“Louise was born in 1984 in London she studied at Falmouth school of art in Cornwall graduating in 2007. She was immediately picked up by SAATCHI/channel 4 collaboration ‘Sensations’. She exhibited internationally living in Cornwall, London and Paris for a while. After a residency in Iceland and living with Nuns in a convent in central London she settled in Berlin in 2013 where she currently lives and works.”
The above is a quotation from the artist’s personal statement. Louise has lived in a number of interesting environments. I couldn’t help smiling, when she described how when homeless in London, she wrote around to numerous agencies and the only supportive assistance she received was from the convent. She is currently based In Berlin and has it happens in the long Sonnenallee – a location in East Berlin made famous by Thomas Brussig in his ironic and witty novel, which has now been made into a film and performed as a play at BTZ.
Am kürzeren Ende der Sonnenallee
Currently, Louise Thomas has just completed a three month placement at Porthmeor Studios where her work has focussed largely upon an historical approach to the coastal landscape including ships and shipwrecks. About her work, Louise has written,”I construct magical realist narratives through collages, sculpture and painting. The enviroments or events depicted show contrast between real and magical elements. These elements are visible through my different methods of production and placement of resources. I find inspiration from a wide range of source material, from films I have made of abandoned interior spaces, to specific walking routes, to archive material of paintings hanging in museums. I perform extensive research and careful study of the subject matter, building a pool of scenarios to work from.”

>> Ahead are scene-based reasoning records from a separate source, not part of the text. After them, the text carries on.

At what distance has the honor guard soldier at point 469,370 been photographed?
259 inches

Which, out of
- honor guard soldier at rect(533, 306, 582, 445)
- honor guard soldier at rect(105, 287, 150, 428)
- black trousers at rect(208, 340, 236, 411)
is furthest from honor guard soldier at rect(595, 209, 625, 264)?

“Through construction of models and collages I develop my ideas for painting. From the initial source material I make collages and if necessary bring in images from holiday brochures or photocopies from unique archives. I will research historic events, sourcing restoration records from museums or libraries. I usually end up with stage sets to play out scenarios. The models can be in clay, paper, plaster and other site specific materials. I work my way through various stages, addressing ideas of scale, colour, atmosphere until I find a valid reason to develop a painting. The historic elements run alongside fictional narrative I have developed; for example flooding the space, rebuilding it, imagining it thousand years from now or highlghting natural phenomenon.”